**Records for the task:**
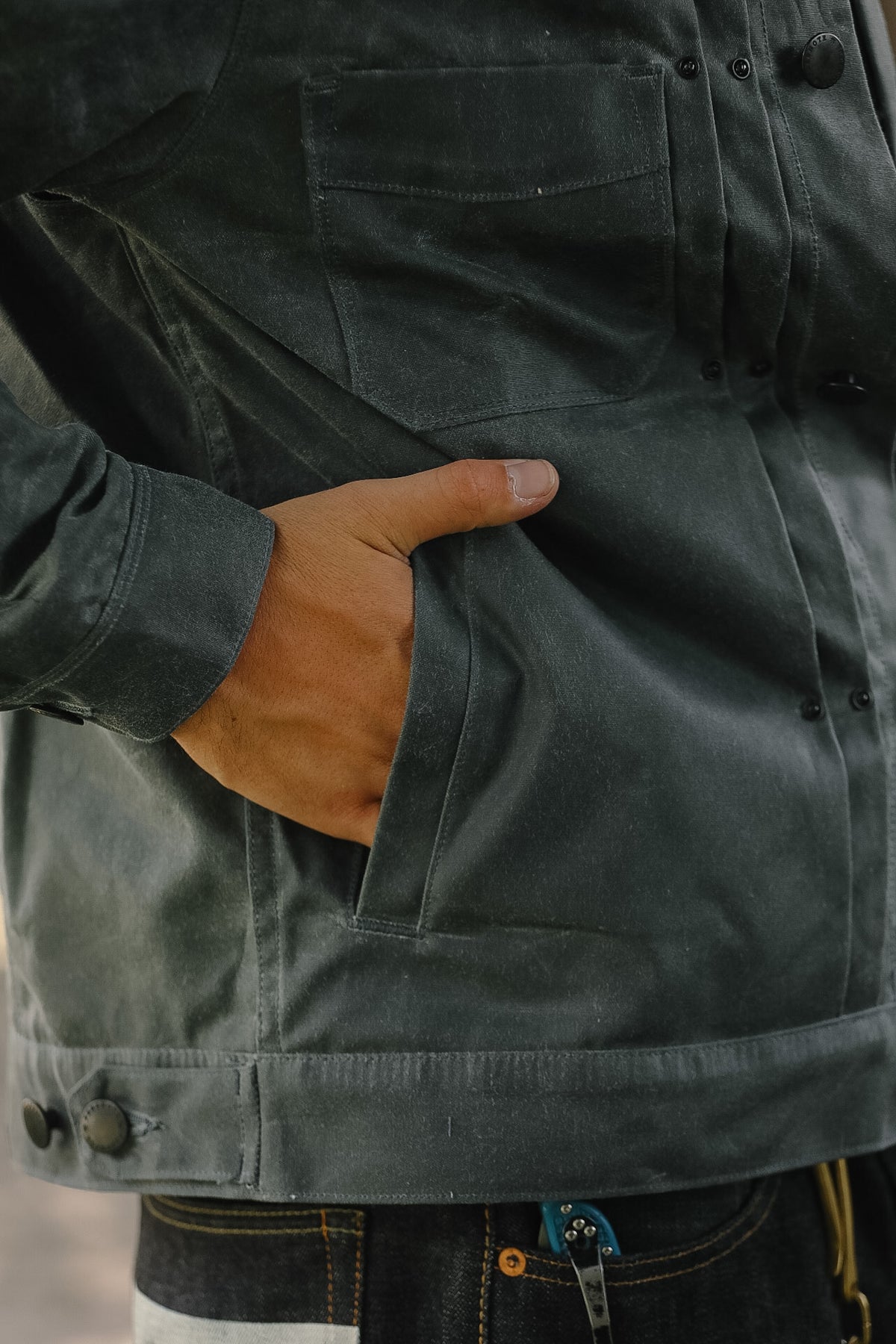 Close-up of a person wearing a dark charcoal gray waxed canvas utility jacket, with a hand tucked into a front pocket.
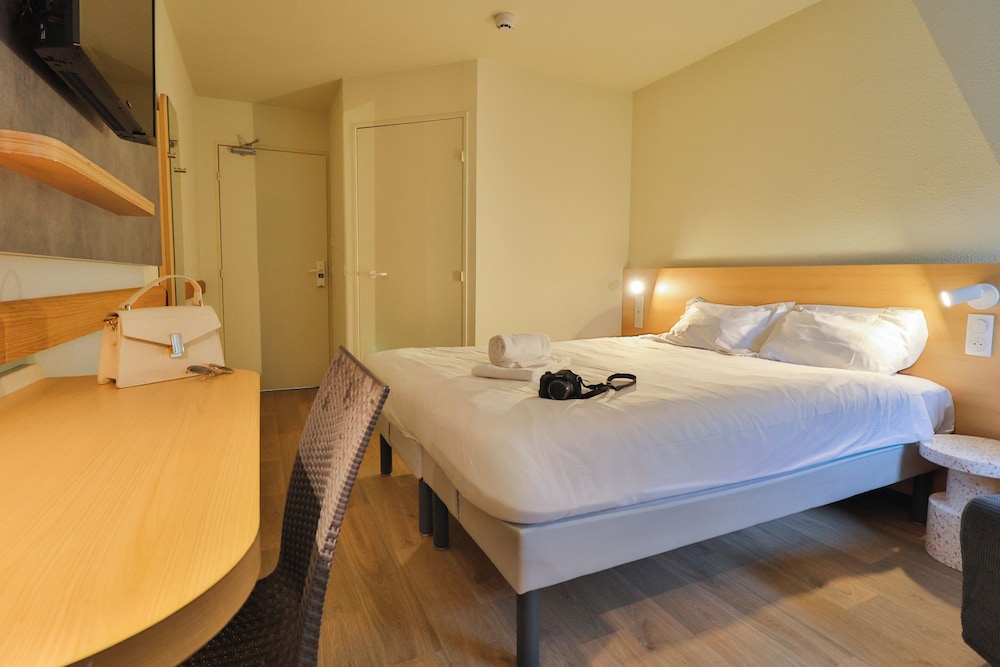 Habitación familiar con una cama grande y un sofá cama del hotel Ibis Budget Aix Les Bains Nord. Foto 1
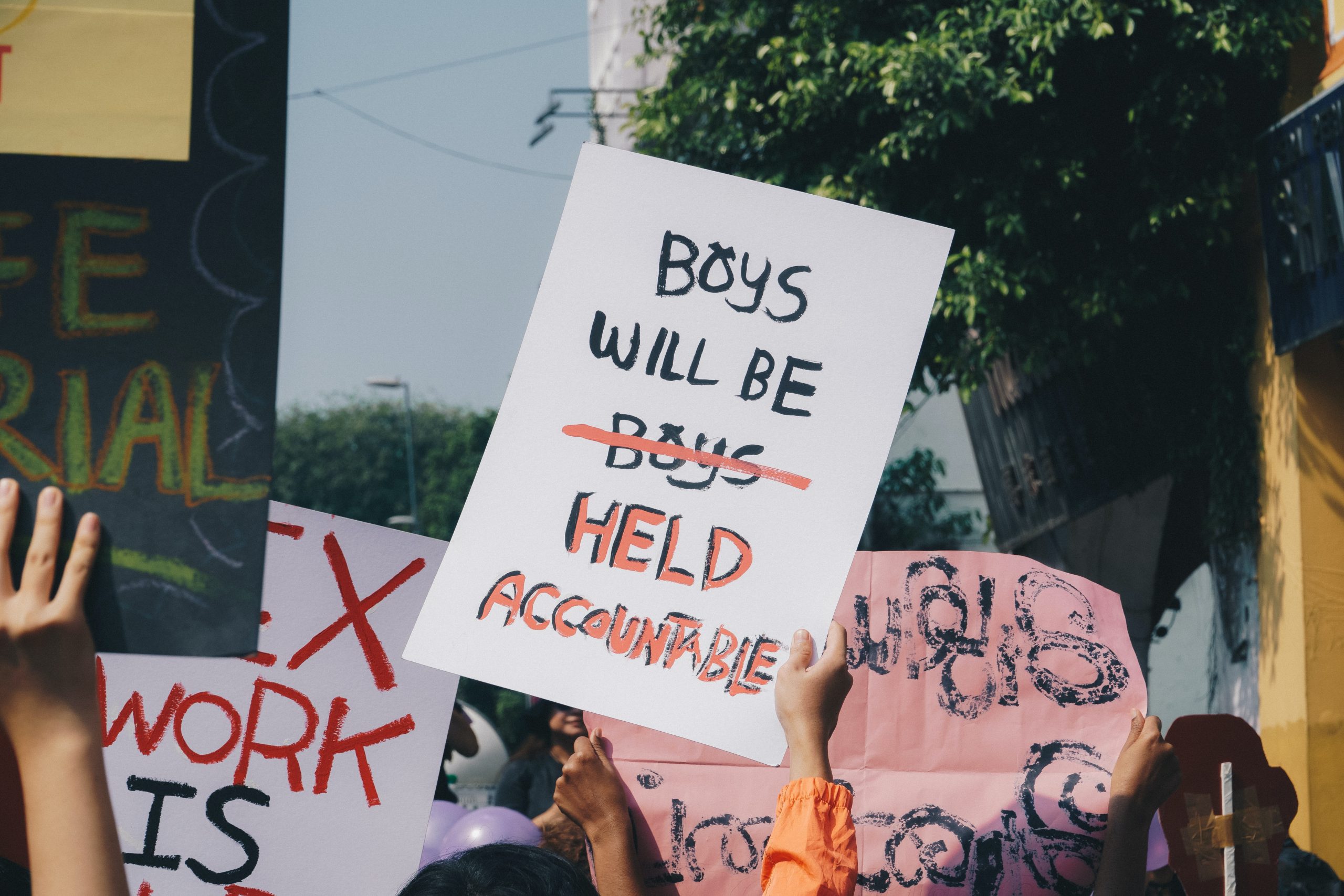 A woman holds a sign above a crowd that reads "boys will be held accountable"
--
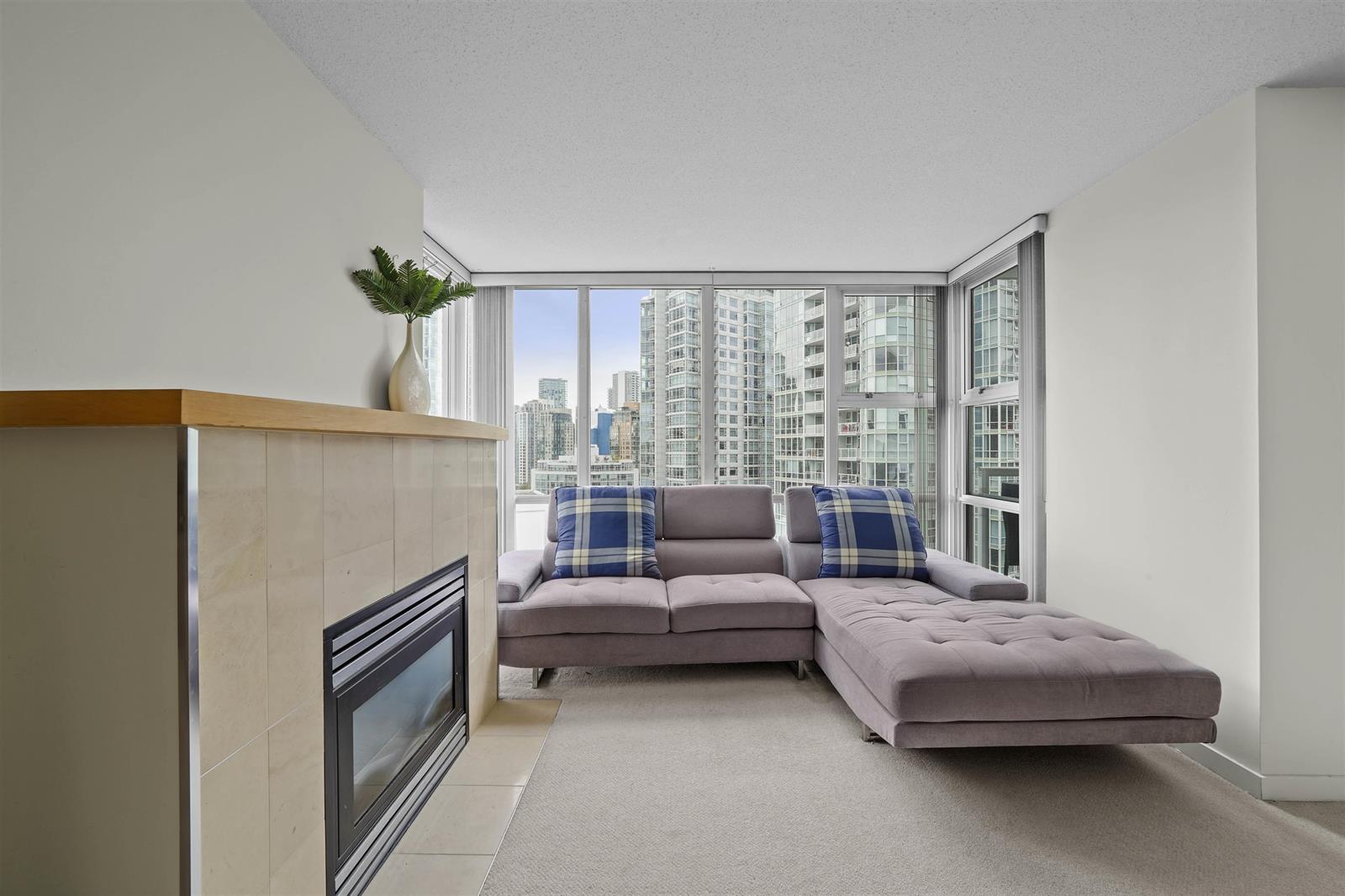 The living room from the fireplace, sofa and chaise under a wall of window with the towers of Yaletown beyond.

**Directions for this task:**
Above are entries with pictures among them. Write out exactly the lines from the one containing "Habitación familiar con" through the one containing "A woman holds", ends included, and leave those pictures out.

**Written reply:**
 Habitación familiar con una cama grande y un sofá cama del hotel Ibis Budget Aix Les Bains Nord. Foto 1
 A woman holds a sign above a crowd that reads "boys will be held accountable"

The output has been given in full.